The emergency medical services (EMS) and emergency department (ED) staff encounter diverse disease presentations. Admissions to hospital are primarily through the ED and therefore reflects an important entry point into the acute care chain with the hospital environment. It is known that the correct (suspected) diagnosis by EMS personnel can speed up the diagnostic and therapeutic processes at the ED. [1] On the other hand, an incorrect preliminary diagnosis from EMS can have negative effects on patient outcomes, leading to increased frequency of intensive care unit (ICU) admissions, prolonged ED and hospital stays, as well as higher mortality rates. [2,3,4] Therefore, the preliminary diagnosis by EMS should be correct.
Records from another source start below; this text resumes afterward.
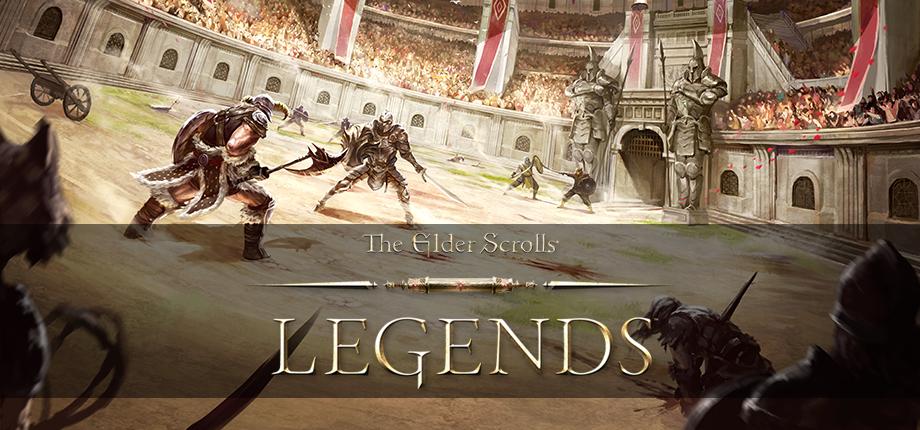 The Elder Scrolls Legends 21 HD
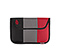 Kindle Fire Envelope Sleeve - ballistic nylon black / gunmetal / rev red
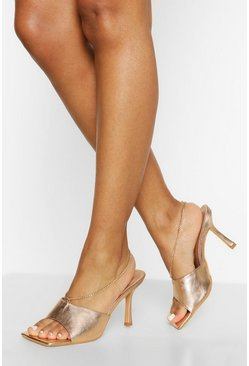 Gold metallic Square Toe Chain Detail Mule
Previous studies examined the accuracy of preliminary diagnoses made by EMS compared to the discharge diagnoses in the ED. These studies have reported overall accuracies ranging from 61 to 77%. [5, 6] However, the accuracy varied depending on the type of disease. [5,6,7,8] For instance, Koivulahti et al. reported rates of agreement in categories such as mental health and intoxication (86%), cerebral strokes (81%), respiratory emergencies (58%), and infectious diseases (31%). [5] Similar levels of agreement have been documented for respiratory emergencies in other studies. [7] However, some categories, such as cerebral strokes and mental health problems, have variable outcomes in terms of diagnostic accuracy in comparable research. [6]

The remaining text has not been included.